Sullivan, who has drawn comparisons to Lauryn Hill with her hit “I Need You Bad,” had a breakthrough night, with five nominations. Other multiple nominees included Jay-Z, Ne-Yo and Kanye West, who had six each; Krauss, who has numerous Grammy wins, got five nominations.
Another Grammy favorite, John Mayer, netted five as well.
The Recording Academy typically has announced nominations like most top awards shows, during a morning news conference. But in an era where awards shows are as commonplace as reality shows, even the top-tier events are finding it hard to stand out.

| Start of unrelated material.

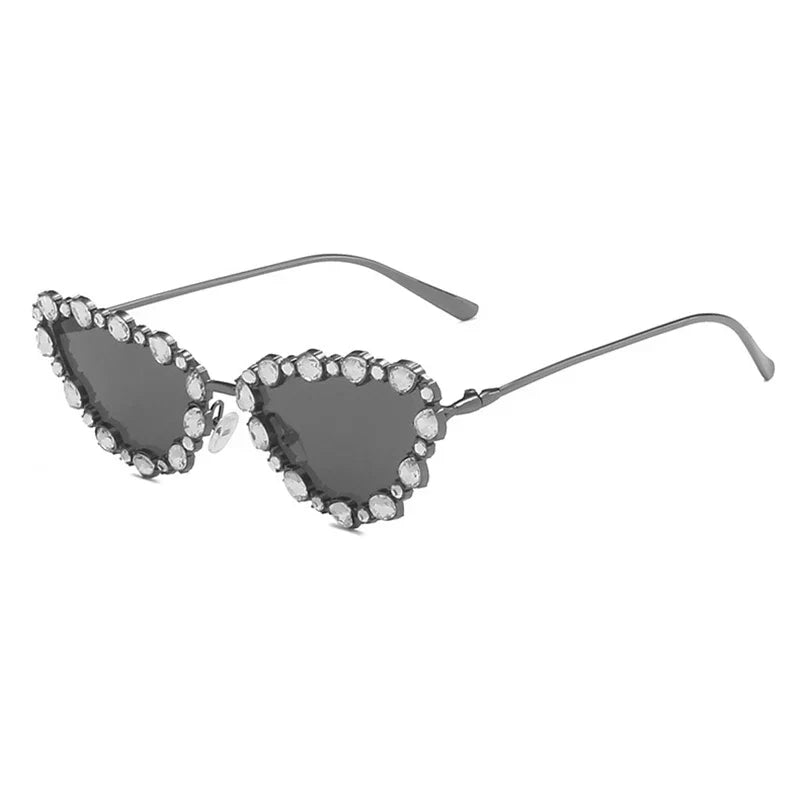 A Quiet Mind Sunglasses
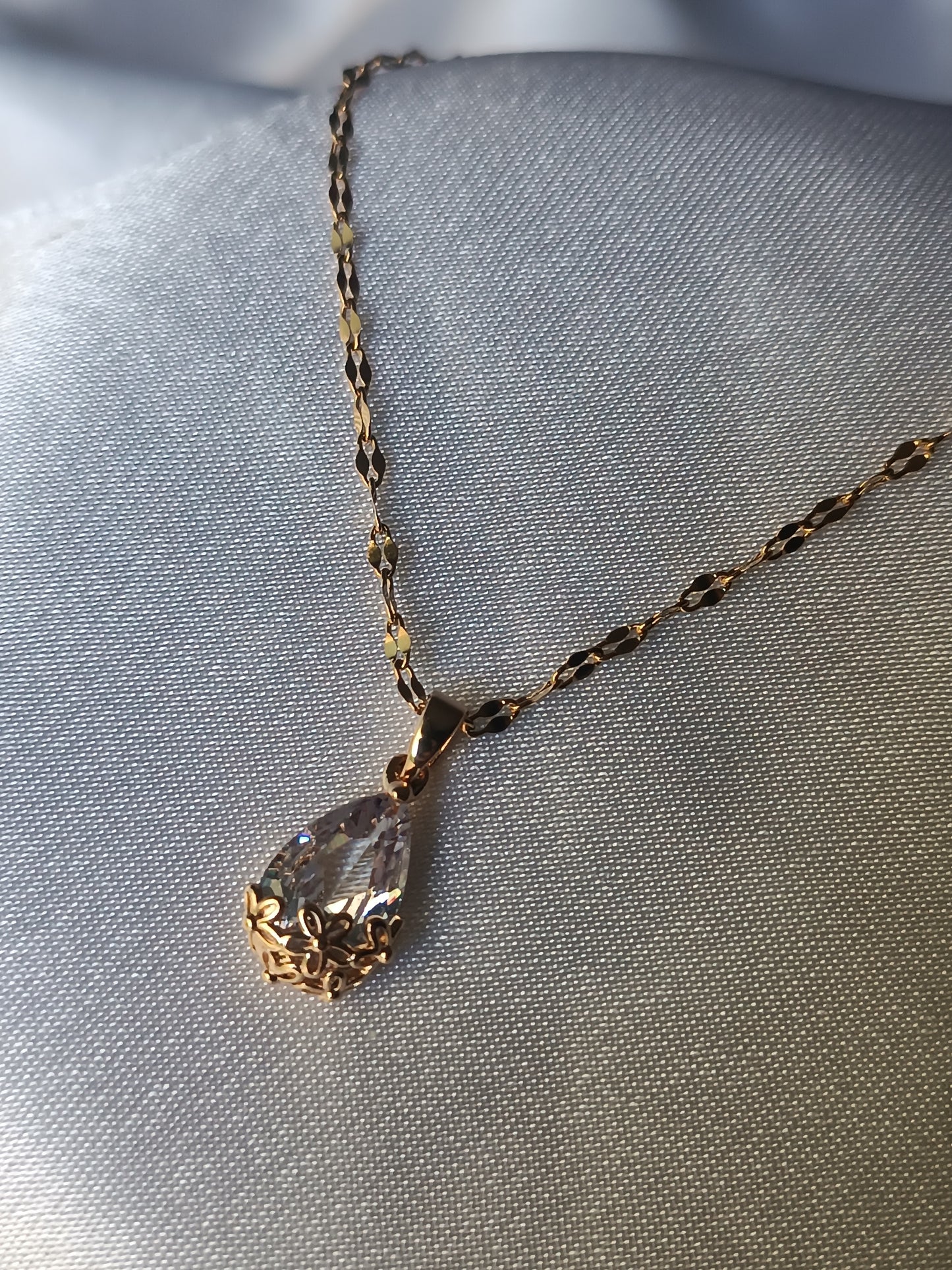 Collier Firdaws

So they put on the prime-time event, which kicked off with past Grammy winner Mariah Carey singing a song from her classic Christmas album, decked out in a short red minidress to give some holiday cheer. Christina Aguilera sang “I Loves You Porgy,” while the Foo Fighters rocked up Carly Simon’s classic “You’re So Vain.”
Held at the Nokia Theatre, the show also celebrated the Saturday opening of the new Grammy Museum next door.
The Grammy Awards are scheduled for live broadcast on CBS on Feb 8. Last year’s show drew 17.2 million viewers, making it one of the least-watched Grammys and continuing the trend of shrinking awards-show audiences.